Summary
- The Iran war is splitting MAGA, President Trump’s core political base, the report said.
- Tucker Carlson, a leading voice on the American right, said he regrets backing Trump over the Iran war and feels betrayed.
- The Wall Street Journal said Tucker Carlson has become the face of the anti-war faction dividing the MAGA movement, and that the friendship between the two men appears to have shattered.
Forecast Trend Report by Period


Tucker Carlson Criticizes Trump in Wall Street Journal Interview
“I Feel Betrayed” as War Fallout Spreads

The war with Iran is splitting MAGA, President Donald Trump’s core political base. Tucker Carlson, one of the most prominent voices on the American right, said he regrets backing Trump and criticized the president over the conflict.
In an interview with The Wall Street Journal published April 25, Carlson said, “I don’t hate Trump. I just hate this war and the direction the U.S. government is taking. I feel betrayed.”

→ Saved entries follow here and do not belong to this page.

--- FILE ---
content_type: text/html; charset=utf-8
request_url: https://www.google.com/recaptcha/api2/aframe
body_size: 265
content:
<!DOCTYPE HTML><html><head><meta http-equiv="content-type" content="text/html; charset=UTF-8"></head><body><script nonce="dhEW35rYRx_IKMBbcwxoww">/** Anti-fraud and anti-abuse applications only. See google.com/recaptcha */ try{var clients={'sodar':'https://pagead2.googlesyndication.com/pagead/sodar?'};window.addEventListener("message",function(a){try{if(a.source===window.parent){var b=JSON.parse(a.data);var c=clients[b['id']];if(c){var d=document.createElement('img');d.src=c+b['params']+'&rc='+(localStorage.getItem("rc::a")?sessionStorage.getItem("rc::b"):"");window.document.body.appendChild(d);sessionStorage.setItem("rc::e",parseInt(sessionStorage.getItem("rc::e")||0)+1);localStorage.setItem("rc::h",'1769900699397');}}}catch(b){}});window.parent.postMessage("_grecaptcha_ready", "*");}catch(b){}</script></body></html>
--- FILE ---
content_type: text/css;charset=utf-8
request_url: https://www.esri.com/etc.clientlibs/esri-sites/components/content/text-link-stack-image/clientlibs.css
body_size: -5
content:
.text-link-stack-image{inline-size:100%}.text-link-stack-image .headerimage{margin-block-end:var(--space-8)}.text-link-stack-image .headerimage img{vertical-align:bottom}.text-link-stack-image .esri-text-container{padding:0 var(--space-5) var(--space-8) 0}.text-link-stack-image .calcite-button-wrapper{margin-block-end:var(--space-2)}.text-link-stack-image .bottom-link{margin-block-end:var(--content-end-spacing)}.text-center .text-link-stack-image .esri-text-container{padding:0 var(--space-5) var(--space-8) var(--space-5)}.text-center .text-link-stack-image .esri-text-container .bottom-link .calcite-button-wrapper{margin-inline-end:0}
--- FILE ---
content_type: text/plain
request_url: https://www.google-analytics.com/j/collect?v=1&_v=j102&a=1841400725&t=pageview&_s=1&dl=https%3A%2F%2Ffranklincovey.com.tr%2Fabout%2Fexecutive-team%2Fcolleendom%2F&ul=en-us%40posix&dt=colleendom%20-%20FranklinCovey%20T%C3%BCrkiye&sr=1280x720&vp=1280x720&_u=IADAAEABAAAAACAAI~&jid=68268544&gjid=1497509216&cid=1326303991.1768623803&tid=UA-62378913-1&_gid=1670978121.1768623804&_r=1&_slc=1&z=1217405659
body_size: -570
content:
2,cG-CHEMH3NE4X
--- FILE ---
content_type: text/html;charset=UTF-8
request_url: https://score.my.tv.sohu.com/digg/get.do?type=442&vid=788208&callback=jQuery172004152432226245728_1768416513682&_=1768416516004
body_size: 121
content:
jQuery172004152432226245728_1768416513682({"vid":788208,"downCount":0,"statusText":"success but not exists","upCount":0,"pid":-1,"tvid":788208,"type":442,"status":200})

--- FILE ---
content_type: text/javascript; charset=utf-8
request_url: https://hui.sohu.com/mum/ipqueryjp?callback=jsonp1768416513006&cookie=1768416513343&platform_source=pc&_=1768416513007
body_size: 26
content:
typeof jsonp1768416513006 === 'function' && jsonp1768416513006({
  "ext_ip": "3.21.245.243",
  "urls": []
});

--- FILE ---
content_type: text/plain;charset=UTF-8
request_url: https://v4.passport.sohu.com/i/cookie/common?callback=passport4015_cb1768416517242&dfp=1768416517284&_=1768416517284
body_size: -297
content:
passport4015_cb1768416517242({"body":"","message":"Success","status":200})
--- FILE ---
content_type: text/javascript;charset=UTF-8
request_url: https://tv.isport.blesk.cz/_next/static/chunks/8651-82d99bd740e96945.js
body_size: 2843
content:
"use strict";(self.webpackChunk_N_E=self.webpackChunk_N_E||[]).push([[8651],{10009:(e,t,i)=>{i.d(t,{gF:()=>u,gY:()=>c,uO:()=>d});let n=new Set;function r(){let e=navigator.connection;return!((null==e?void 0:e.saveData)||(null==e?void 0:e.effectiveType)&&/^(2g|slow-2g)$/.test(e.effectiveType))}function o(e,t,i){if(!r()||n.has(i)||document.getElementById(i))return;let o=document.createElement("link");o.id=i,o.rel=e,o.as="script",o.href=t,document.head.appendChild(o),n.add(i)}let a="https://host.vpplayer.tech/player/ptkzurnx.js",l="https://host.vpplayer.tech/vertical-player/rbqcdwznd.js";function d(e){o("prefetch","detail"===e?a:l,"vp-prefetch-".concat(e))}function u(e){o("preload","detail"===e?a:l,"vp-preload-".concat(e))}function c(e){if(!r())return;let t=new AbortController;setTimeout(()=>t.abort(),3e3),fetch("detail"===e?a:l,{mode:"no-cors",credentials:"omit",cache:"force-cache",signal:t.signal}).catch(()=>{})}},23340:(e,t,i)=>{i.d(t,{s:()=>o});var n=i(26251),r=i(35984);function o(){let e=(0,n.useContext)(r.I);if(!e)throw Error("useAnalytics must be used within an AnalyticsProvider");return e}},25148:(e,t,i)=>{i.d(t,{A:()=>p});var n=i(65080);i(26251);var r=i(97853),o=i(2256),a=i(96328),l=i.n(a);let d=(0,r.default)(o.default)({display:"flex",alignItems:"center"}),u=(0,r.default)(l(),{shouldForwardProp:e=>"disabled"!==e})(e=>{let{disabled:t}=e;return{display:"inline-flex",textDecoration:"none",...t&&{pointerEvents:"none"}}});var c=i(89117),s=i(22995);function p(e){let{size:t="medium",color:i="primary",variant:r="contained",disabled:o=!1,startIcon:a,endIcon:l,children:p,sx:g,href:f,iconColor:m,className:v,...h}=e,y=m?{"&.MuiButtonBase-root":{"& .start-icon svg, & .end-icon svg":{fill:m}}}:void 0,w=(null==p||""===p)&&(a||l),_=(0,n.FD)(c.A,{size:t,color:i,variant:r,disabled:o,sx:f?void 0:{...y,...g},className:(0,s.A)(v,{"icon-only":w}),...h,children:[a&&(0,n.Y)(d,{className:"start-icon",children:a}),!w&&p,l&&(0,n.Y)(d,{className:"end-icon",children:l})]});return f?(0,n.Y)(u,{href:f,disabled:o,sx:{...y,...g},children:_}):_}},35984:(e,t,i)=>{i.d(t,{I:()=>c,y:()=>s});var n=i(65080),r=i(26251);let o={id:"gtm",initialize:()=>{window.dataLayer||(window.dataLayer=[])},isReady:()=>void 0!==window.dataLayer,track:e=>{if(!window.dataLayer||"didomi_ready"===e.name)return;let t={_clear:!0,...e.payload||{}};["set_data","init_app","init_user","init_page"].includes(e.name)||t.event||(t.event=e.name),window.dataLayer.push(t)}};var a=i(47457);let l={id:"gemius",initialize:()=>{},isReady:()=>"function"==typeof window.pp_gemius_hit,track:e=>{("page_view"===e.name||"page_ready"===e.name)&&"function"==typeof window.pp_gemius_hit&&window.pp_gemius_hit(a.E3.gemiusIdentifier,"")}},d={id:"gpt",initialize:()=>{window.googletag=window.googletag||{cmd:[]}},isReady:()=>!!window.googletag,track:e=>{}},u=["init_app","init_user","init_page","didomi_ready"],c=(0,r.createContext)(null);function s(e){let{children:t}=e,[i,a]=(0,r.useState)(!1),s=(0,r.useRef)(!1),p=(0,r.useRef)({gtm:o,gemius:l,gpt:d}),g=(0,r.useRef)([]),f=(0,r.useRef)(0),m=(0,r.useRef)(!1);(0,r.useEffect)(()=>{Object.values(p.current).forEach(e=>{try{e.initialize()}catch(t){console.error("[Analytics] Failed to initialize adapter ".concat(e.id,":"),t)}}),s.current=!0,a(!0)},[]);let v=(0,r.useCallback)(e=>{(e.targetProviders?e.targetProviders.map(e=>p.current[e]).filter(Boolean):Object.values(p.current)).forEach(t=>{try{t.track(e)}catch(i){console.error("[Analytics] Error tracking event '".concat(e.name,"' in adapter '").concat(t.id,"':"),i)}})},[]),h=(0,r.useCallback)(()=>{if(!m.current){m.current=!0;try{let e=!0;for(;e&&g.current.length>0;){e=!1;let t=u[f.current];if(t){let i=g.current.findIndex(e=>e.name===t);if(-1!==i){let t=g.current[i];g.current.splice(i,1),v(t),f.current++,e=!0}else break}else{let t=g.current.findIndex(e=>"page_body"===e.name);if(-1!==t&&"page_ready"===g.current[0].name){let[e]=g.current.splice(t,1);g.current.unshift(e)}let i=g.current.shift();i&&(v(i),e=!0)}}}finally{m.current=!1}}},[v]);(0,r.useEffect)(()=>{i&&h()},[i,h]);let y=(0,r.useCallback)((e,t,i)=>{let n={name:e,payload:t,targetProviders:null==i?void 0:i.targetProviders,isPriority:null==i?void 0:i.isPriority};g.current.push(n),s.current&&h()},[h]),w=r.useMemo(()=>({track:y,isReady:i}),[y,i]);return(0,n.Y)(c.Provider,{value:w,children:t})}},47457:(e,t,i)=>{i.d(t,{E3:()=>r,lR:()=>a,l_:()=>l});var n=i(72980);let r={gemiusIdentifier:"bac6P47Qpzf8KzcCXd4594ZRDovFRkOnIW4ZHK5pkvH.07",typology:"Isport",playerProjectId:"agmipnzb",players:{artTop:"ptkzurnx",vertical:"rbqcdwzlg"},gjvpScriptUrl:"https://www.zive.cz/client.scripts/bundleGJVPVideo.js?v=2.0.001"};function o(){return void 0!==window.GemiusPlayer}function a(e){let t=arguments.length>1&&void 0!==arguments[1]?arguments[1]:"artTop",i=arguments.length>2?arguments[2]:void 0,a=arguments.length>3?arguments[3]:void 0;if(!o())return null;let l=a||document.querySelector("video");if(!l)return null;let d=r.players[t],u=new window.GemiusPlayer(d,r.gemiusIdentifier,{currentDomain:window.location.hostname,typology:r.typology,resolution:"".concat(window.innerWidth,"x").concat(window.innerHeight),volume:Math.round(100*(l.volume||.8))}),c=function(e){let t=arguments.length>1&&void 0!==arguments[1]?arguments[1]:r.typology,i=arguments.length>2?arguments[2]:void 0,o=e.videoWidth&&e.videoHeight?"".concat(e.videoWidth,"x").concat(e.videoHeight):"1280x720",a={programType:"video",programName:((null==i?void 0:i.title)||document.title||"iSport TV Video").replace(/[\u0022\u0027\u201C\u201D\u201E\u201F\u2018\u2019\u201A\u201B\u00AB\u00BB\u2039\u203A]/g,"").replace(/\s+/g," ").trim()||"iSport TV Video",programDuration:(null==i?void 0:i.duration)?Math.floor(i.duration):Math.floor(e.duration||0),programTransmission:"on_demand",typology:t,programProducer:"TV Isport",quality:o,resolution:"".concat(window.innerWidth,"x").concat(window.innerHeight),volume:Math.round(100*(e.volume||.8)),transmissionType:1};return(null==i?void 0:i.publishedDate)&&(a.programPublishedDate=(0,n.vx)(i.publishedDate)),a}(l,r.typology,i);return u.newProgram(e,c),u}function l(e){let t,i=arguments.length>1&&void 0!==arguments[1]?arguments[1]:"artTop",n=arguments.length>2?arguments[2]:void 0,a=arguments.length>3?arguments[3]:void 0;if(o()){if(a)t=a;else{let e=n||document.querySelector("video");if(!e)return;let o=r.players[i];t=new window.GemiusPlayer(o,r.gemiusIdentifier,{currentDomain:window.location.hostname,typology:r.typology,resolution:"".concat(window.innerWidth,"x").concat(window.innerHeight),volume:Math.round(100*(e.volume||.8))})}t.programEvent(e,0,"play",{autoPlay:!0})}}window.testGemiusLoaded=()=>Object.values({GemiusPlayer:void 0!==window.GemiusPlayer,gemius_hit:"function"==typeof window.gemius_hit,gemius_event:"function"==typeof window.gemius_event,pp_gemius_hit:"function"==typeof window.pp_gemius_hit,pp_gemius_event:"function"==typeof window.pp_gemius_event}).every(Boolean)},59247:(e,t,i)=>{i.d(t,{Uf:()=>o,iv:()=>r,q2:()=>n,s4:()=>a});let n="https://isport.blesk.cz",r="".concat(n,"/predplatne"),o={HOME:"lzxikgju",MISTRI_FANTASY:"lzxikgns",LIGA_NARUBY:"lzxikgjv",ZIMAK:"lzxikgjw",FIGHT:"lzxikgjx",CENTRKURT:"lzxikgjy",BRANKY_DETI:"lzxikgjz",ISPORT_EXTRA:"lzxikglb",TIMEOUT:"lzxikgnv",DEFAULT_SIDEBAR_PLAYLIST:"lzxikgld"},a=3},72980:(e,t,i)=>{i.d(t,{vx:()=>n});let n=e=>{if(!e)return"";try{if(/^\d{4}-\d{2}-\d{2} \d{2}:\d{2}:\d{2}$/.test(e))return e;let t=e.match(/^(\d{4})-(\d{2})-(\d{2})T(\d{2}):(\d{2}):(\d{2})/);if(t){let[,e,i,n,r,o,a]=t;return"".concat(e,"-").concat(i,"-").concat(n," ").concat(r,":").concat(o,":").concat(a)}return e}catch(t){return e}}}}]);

He also asked why the U.S. government “can’t act on behalf of its own citizens.” Carlson called it a generational problem rather than one that began with Trump, adding that Trump had merely shown the system was more powerful than he was.
Carlson said he broke with Trump on Feb. 28, when the Iran war began. He said he visited the White House three times and spoke with Trump day and night in an effort to stop the war, but failed.
“Unfortunately, Trump ended up proving his own claim that the people who run the government think only of themselves,” Carlson said. “That may be a way to run an authoritarian system, but it is not a way to run a liberal democracy.”
Carlson, a former anchor at CNN and Fox News, has long been regarded as one of the media figures closest to Trump. He launched his own podcast in 2023 and now has 6 million followers.
Carlson also played a role in shaping Trump’s second administration, including Vice President JD Vance’s selection, the Journal said. The newspaper described Carlson as “the most popular conservative commentator in America” and said he has become the face of the anti-war faction dividing the MAGA movement. It added that the friendship between the two men, who spent nearly a decade reshaping the modern conservative movement together, appears to have shattered.
On his podcast on April 20, Carlson said he expected to be troubled by the fact that he had supported a president at war. He also said he wanted to tell people, “I’m sorry for misleading you.”
During the 2024 presidential campaign, Carlson was a staunch Trump ally and gave speeches backing him. He supported Trump in part because of the president’s pledge not to start “new wars” overseas, including in the Middle East.
But the relationship began to fray after Trump’s second administration took office. Carlson criticized Trump over the airstrikes on Iranian nuclear facilities in June 2025. Trump responded by calling Carlson a “weirdo.” Carlson also criticized the U.S. overthrow by force of Venezuelan President Nicolás Maduro in January 2026.
The relationship appeared to improve when Carlson accompanied Trump to a January 2026 meeting with oil-industry executives. Trump pointed to Carlson at the time and said he was a “very famous conservative” and a “WASP,” an acronym for White Anglo-Saxon Protestant that refers to a traditional upper-class establishment group in the US.
But at about 10 p.m. on Feb. 27, the day before the attack on Iran, Carlson said he received a message reading, “We’re going,” meaning an attack was imminent. “I simply couldn’t believe this was really going to happen,” he said, recalling the moment.
As Carlson continued to criticize the Iran war, Trump attacked him on April 17, saying, “Tucker is a low-IQ person” and “overrated.”